I looked into the kernel 3.7.0's AER driver's aerdrv_core.c and see that the PCI slot state was set to "pci_channel_io_frozen" on AER_FATAL serverity, and only set back to "pci_channel_io_normal" in report_resume() function. The PCI slot state was not set to "pci_channel_io_normal" when invoking report_slot_reset().

As a comparison, I also perform the EEH error recovery with the LLD driver on a PPC platform, which indeed set the PCI slot state to "pci_channel_io_normal" when calling LLD's slot_reset() callback function.
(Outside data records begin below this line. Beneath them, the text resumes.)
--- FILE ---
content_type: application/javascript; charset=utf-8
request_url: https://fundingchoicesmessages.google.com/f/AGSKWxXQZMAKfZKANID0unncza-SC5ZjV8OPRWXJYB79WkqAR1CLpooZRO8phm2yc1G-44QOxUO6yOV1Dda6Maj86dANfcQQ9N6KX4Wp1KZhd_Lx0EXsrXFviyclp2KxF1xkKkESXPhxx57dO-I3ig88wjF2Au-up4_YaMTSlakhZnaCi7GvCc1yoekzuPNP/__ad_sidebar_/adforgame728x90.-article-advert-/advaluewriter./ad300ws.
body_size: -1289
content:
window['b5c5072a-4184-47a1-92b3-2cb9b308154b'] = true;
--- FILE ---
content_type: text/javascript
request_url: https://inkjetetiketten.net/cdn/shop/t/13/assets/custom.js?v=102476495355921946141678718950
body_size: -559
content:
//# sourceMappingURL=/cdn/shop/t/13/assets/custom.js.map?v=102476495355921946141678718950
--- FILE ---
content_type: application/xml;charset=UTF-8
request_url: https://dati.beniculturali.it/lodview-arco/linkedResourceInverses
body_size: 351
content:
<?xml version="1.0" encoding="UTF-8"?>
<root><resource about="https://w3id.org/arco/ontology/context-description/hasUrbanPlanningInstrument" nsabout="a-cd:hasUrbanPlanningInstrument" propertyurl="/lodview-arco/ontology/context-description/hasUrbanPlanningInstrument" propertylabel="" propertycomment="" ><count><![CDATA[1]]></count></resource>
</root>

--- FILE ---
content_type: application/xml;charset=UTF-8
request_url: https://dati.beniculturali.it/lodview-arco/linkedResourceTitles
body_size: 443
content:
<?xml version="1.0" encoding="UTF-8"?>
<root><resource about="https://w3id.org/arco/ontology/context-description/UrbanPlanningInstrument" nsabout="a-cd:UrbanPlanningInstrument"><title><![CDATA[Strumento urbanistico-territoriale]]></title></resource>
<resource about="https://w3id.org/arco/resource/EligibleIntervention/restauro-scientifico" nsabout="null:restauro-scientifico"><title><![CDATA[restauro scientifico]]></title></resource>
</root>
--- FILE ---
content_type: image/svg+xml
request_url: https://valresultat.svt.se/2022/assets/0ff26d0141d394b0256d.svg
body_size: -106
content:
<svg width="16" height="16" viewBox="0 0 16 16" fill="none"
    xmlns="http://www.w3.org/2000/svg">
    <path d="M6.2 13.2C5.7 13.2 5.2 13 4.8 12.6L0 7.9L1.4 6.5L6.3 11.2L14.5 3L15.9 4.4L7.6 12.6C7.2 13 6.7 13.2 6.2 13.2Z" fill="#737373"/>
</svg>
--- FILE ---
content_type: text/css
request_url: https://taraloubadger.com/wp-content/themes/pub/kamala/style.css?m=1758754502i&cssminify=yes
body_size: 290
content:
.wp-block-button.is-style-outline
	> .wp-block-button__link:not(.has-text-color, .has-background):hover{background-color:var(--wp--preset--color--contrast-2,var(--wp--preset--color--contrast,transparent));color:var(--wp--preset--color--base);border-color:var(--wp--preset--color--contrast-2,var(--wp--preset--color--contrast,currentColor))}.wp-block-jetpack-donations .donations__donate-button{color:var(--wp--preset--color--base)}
Can you please verify this platform AER driver's behavior is intended and will stay with the AER platform support, or it should be changed to be consistent with the PCI error recovery procedure described in the pci-error-recovery.txt documentation? I also noticed that before invoking the broadcast_error_message() function with "slot_reset", there is a comment in the 3.7.0 kernel source:

/*
 * TODO: Should call platform-specific
 * functions to reset slot before calling
 * drivers' slot_reset callbacks?
 */
And I do see that only the PCIe Link_Reset was performed, no PCI fundamental reset was performed even the LLD set the PCIe device's "pdev->needs_freset = 1", is this the area that later will be added for performing needed PCI hot reset or fundamental reset at this stage?